◆ EXERCISE REQUIREMENTS:
If an entry holds a picture, leave the picture out and copy the rest exactly.

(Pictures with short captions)
- - - - -
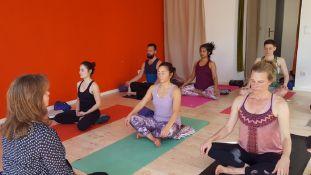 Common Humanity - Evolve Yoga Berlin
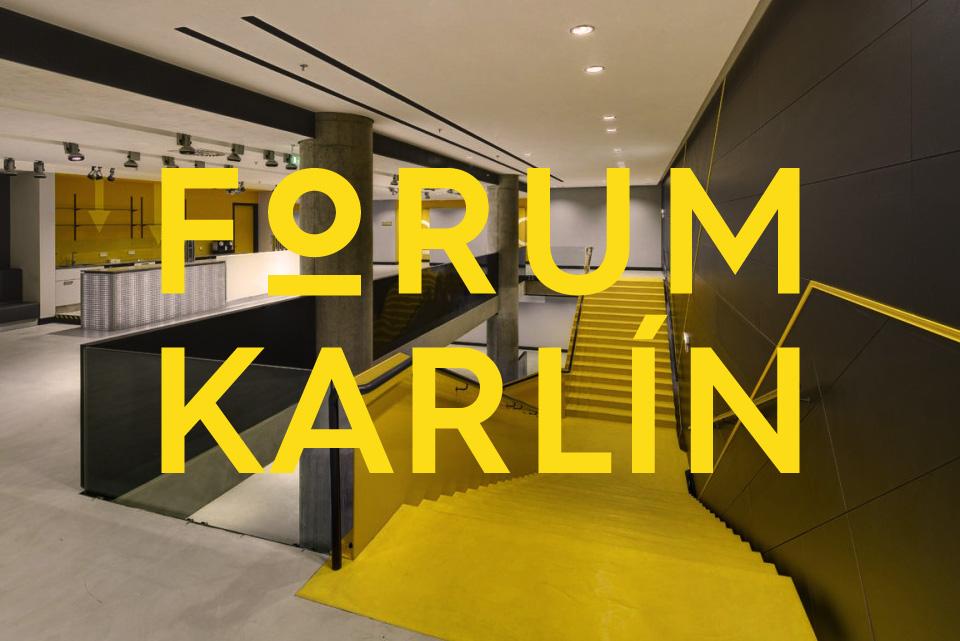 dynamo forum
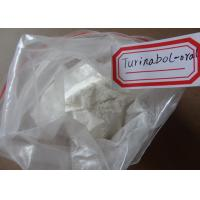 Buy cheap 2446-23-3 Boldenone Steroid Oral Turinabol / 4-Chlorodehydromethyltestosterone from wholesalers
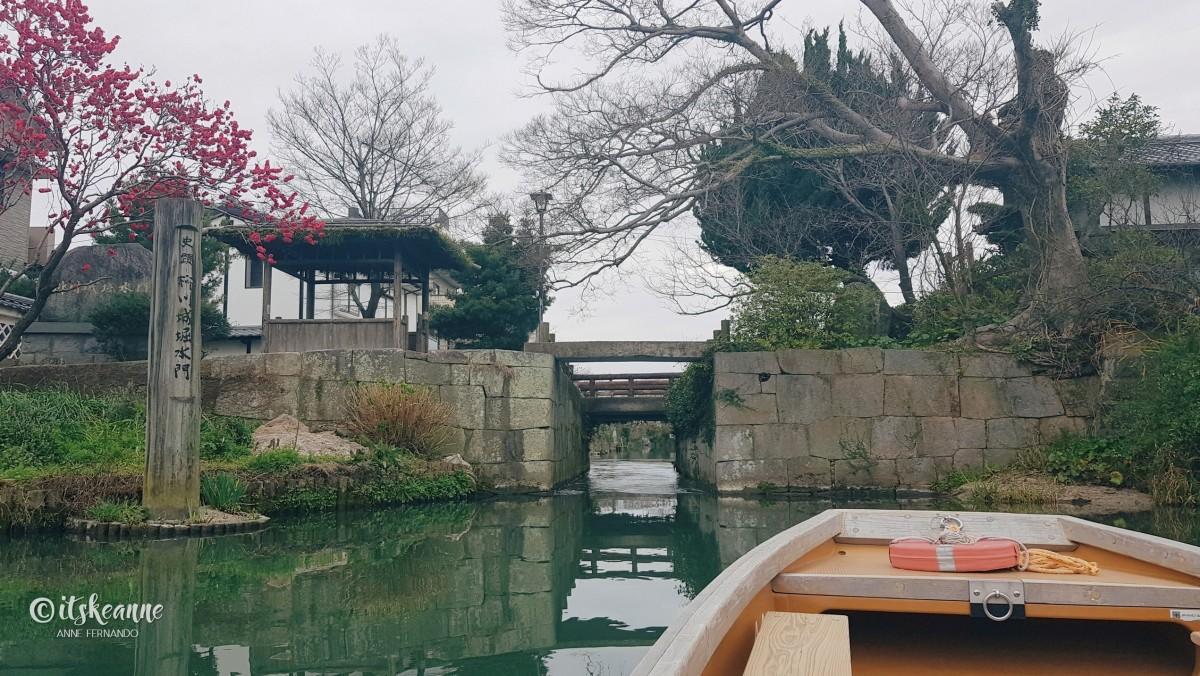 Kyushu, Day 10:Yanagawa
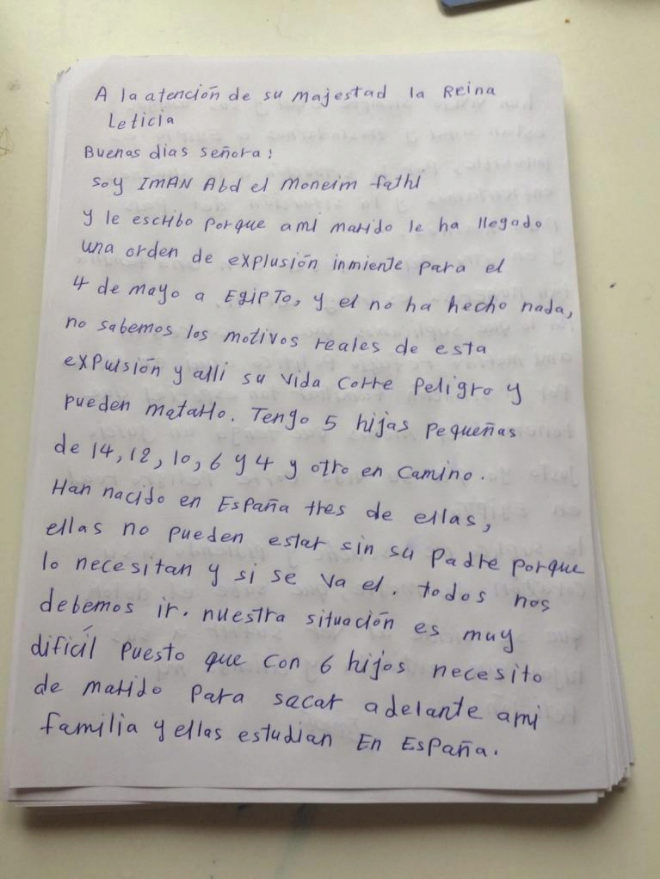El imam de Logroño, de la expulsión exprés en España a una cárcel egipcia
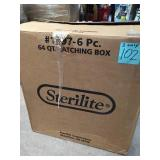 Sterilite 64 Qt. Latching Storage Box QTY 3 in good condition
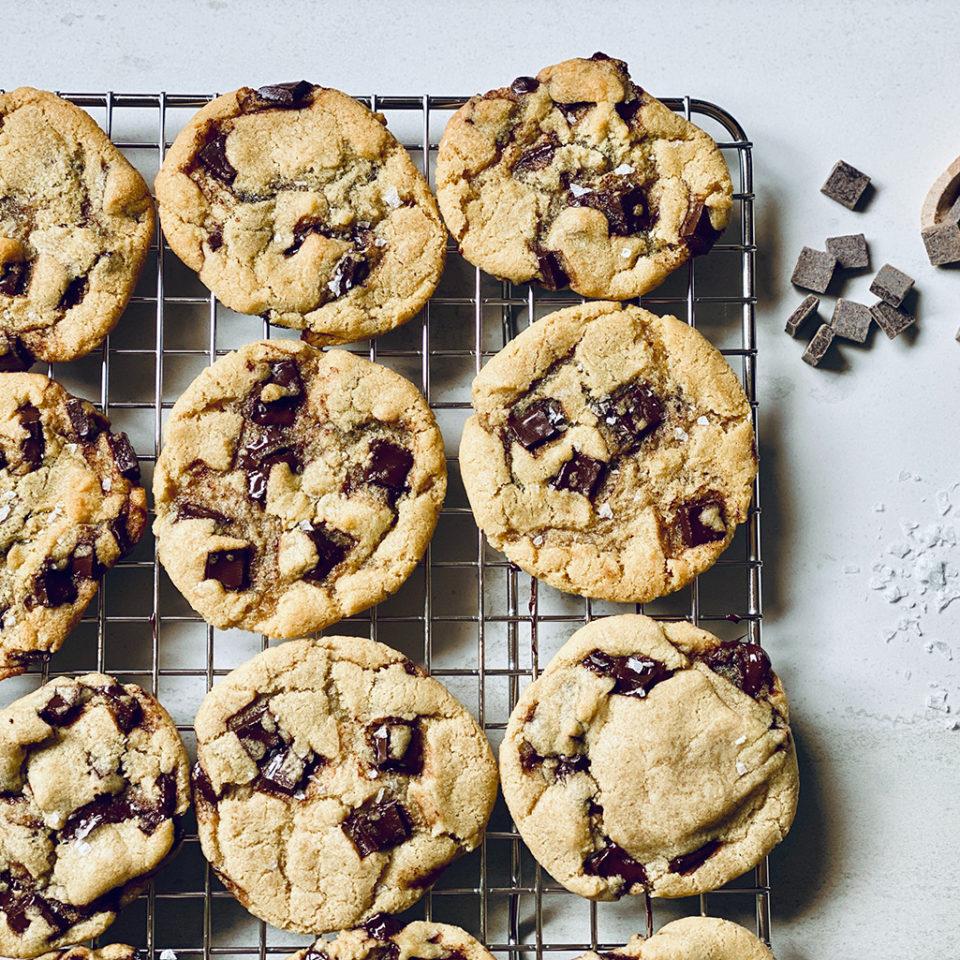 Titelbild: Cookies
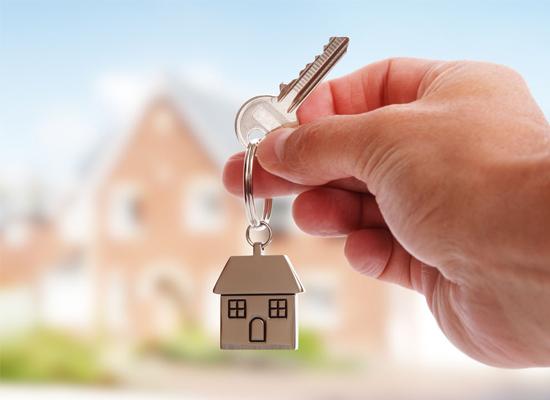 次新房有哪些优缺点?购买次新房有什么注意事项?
- - - - -
◆ FINISHED EXERCISE:
 Common Humanity - Evolve Yoga Berlin
 dynamo forum
 Buy cheap 2446-23-3 Boldenone Steroid Oral Turinabol / 4-Chlorodehydromethyltestosterone from wholesalers
 Kyushu, Day 10:Yanagawa
El imam de Logroño, de la expulsión exprés en España a una cárcel egipcia
 Sterilite 64 Qt. Latching Storage Box QTY 3 in good condition
 Titelbild: Cookies
 次新房有哪些优缺点?购买次新房有什么注意事项?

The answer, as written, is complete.